Forgetting Vietnam
Trinh T. Minh-ha
23.12.2025
Tuesday 23 December, 7 pm
Price: 5 €
Zumzeig. Carrer Béjar, 53. Barcelona
A conversation between the ancient and the modern, the local and the global, high and low technology, or, in another way, between land and water —elements that underlie the formation of the term country (đất nước)— linked to the space of historical, cultural and digital re-memory. Session that is part of the retrospective dedicated to the feminist and decolonialist scholar that accompanies the exhibition Seen Yet Unseen.
One of the myths about the creation of Vietnam involves the fight between two dragons whose intertwined bodies fell into the South China Sea and formed the winding “S”-shaped coastline of its territory. This lyrical essay, which commemorates the 40th anniversary of the end of the war, is inspired by both the ancient legend and water, which is strongly evoked in all aspects of Vietnamese culture.

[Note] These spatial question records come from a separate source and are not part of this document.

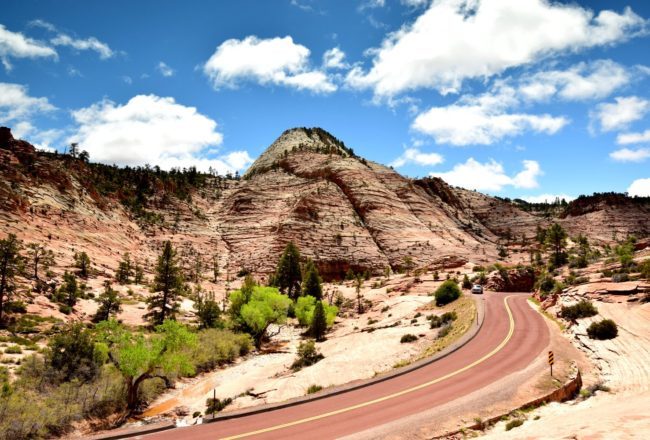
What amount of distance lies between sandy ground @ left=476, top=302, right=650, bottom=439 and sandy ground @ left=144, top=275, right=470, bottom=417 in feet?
33.0

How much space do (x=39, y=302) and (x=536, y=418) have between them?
47740 millimetres

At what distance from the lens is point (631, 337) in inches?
874

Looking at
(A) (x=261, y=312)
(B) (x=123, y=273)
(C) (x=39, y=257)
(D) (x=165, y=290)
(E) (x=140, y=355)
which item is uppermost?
(C) (x=39, y=257)

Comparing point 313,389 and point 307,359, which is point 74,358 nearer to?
point 307,359

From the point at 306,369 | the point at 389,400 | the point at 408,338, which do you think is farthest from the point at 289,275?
the point at 389,400

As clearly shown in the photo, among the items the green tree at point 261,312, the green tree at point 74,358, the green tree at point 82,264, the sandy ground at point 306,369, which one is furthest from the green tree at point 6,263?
the green tree at point 261,312

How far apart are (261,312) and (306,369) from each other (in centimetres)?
1724

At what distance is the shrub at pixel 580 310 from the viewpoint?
27.6 m

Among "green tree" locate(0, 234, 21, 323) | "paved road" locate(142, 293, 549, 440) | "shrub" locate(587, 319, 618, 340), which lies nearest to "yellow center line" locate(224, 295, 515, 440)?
"paved road" locate(142, 293, 549, 440)

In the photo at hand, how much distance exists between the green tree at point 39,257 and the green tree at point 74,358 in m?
25.7

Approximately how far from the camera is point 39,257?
50.8 meters

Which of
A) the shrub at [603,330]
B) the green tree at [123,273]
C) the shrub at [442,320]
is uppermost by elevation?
the green tree at [123,273]

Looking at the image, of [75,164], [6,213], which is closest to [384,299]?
[6,213]

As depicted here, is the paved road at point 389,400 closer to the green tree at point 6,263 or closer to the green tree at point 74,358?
the green tree at point 74,358
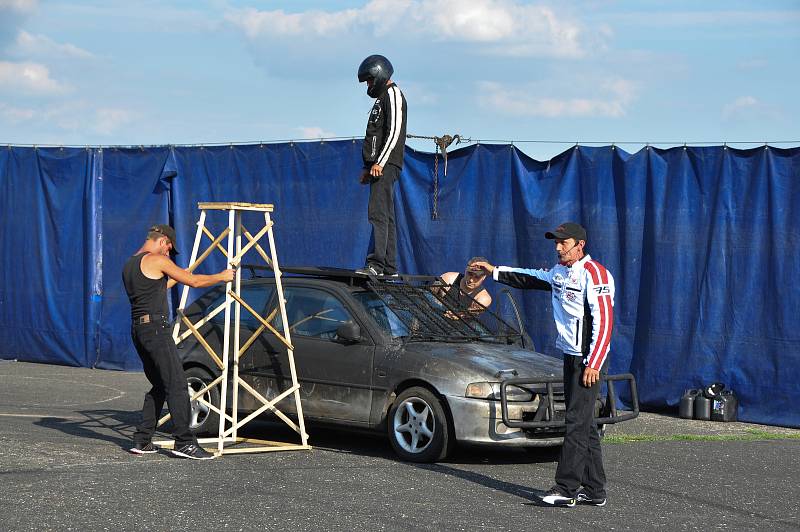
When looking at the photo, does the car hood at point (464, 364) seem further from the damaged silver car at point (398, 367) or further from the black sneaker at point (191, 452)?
the black sneaker at point (191, 452)

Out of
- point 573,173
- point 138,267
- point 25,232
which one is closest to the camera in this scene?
point 138,267

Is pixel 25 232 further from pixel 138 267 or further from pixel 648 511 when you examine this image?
pixel 648 511

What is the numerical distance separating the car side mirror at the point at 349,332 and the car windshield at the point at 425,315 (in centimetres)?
26

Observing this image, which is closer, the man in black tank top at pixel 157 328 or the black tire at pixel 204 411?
the man in black tank top at pixel 157 328

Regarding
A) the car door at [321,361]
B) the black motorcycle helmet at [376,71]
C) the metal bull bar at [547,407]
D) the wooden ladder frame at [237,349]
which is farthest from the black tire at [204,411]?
the black motorcycle helmet at [376,71]

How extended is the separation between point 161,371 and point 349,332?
1.58m

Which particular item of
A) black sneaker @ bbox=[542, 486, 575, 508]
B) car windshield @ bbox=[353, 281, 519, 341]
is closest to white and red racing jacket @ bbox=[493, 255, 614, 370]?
black sneaker @ bbox=[542, 486, 575, 508]

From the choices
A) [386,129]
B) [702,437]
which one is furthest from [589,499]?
[386,129]

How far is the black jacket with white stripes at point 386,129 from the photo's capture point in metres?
11.2

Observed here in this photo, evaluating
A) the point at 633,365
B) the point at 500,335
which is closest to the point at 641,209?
the point at 633,365

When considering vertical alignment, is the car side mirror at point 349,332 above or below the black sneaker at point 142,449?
above

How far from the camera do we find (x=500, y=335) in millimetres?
10906

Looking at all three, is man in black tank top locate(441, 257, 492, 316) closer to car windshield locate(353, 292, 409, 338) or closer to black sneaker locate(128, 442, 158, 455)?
car windshield locate(353, 292, 409, 338)

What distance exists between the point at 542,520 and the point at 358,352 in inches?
119
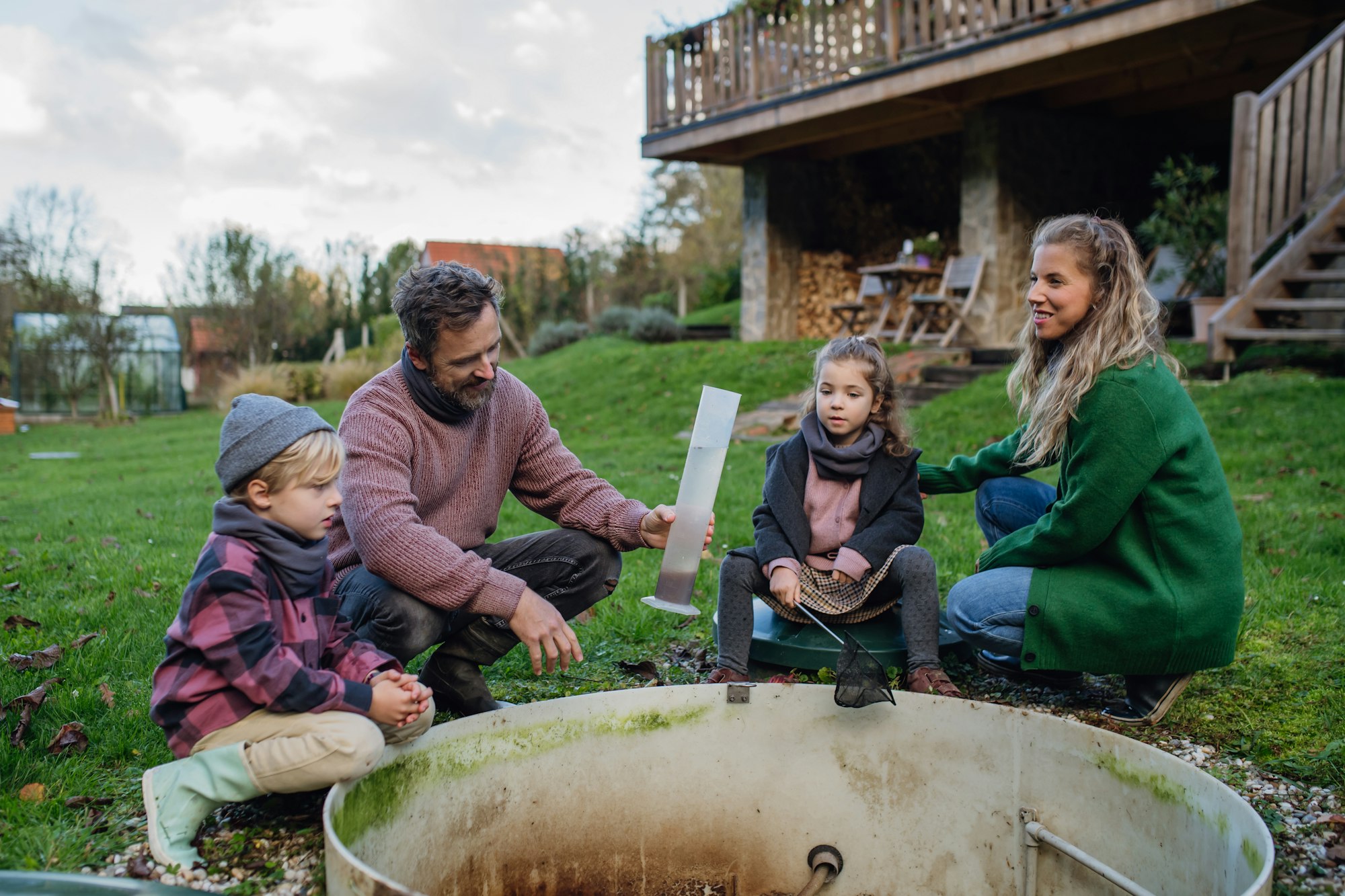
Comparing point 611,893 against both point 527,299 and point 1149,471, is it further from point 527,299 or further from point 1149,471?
point 527,299

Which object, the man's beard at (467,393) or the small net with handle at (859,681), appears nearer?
the small net with handle at (859,681)

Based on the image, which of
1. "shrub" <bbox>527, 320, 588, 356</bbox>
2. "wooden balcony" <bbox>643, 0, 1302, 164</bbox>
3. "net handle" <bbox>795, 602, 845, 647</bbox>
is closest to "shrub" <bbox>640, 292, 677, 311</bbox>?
"shrub" <bbox>527, 320, 588, 356</bbox>

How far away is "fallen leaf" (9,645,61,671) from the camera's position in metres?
3.02

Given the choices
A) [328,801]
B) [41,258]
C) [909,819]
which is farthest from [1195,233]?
[41,258]

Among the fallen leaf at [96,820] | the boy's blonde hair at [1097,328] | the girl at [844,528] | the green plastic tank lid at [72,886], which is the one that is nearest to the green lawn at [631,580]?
the fallen leaf at [96,820]

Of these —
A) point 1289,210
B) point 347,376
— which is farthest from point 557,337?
point 1289,210

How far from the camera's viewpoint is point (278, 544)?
6.55 feet

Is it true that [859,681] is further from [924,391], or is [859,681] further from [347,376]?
[347,376]

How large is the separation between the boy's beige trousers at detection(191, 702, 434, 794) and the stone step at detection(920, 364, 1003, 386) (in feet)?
26.4

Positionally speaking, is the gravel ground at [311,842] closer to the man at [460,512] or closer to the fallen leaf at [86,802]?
the fallen leaf at [86,802]

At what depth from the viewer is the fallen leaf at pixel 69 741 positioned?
2.47m

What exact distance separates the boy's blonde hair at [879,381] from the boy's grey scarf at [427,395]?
42.8 inches

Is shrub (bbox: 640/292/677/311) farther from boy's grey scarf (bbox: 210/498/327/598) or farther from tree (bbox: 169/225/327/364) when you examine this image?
boy's grey scarf (bbox: 210/498/327/598)

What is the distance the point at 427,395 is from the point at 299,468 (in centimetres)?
53
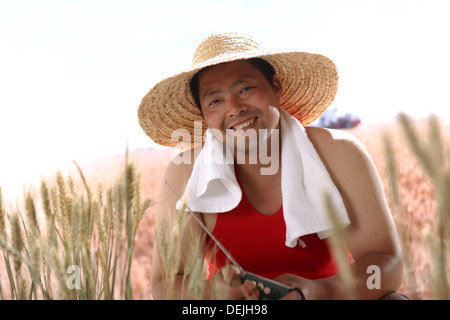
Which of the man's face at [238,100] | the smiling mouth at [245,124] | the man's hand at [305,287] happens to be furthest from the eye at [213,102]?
the man's hand at [305,287]

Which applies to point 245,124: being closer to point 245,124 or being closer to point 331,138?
point 245,124

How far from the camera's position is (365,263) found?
3.67ft

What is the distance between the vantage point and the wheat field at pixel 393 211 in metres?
0.52

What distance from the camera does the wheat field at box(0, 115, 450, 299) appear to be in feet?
1.69

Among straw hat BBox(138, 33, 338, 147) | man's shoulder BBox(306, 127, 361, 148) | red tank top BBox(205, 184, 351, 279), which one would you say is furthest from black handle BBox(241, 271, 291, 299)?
straw hat BBox(138, 33, 338, 147)

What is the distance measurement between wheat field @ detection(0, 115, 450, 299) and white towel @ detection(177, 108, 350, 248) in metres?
0.20

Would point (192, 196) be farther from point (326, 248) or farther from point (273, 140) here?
point (326, 248)

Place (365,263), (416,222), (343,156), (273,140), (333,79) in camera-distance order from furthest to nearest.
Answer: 1. (416,222)
2. (333,79)
3. (273,140)
4. (343,156)
5. (365,263)

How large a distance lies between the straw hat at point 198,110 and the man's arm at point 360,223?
350 mm

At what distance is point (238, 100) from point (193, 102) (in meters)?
0.42

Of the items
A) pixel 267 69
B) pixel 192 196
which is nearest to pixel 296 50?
pixel 267 69

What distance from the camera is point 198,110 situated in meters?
1.88

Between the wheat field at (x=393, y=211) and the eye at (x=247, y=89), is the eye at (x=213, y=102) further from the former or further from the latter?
the wheat field at (x=393, y=211)

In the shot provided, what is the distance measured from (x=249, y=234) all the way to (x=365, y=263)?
1.47 feet
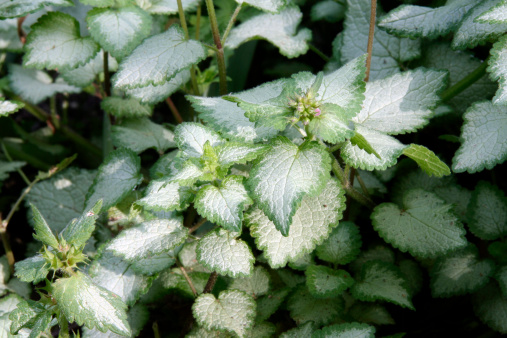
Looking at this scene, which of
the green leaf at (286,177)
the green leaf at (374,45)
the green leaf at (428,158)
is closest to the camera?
the green leaf at (286,177)

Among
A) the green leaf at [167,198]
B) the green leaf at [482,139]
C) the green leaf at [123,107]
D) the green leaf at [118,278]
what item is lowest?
the green leaf at [118,278]

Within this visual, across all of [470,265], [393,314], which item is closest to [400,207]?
[470,265]

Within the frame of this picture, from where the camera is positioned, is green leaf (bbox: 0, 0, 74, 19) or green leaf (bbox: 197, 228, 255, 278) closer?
green leaf (bbox: 197, 228, 255, 278)

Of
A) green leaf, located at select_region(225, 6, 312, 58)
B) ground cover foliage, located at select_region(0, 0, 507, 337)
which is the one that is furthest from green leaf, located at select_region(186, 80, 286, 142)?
green leaf, located at select_region(225, 6, 312, 58)

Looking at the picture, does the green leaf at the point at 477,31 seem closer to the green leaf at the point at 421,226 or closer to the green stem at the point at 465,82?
the green stem at the point at 465,82

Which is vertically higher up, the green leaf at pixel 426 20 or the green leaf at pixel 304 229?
the green leaf at pixel 426 20

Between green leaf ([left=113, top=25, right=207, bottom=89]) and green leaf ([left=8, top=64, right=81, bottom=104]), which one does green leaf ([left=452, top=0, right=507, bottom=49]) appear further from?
green leaf ([left=8, top=64, right=81, bottom=104])

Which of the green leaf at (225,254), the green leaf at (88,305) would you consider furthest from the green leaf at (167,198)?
the green leaf at (88,305)

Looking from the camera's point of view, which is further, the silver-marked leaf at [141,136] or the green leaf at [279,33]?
the green leaf at [279,33]
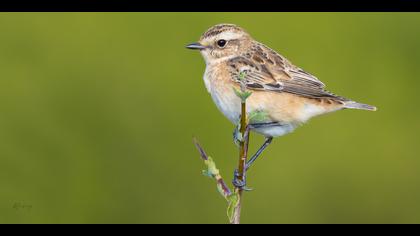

Unlike Minh-ha's classic Surname Viet Given Name Nam (1989), which did not use original footage filmed in the country, in Forgetting Vietnam the images of contemporary life unfold as a dialogue between land and water, the elements that make up the term country. Fragments of text and songs evoke the echoes and traces of a trauma of international proportions. The encounter between the old, linked to the solid earth, and the new, related to the liquid changes in a time of rapid globalization, creates a third space of historical and cultural re-memory: what locals, immigrants and veterans remember from yesterday's stories to comment on today's events.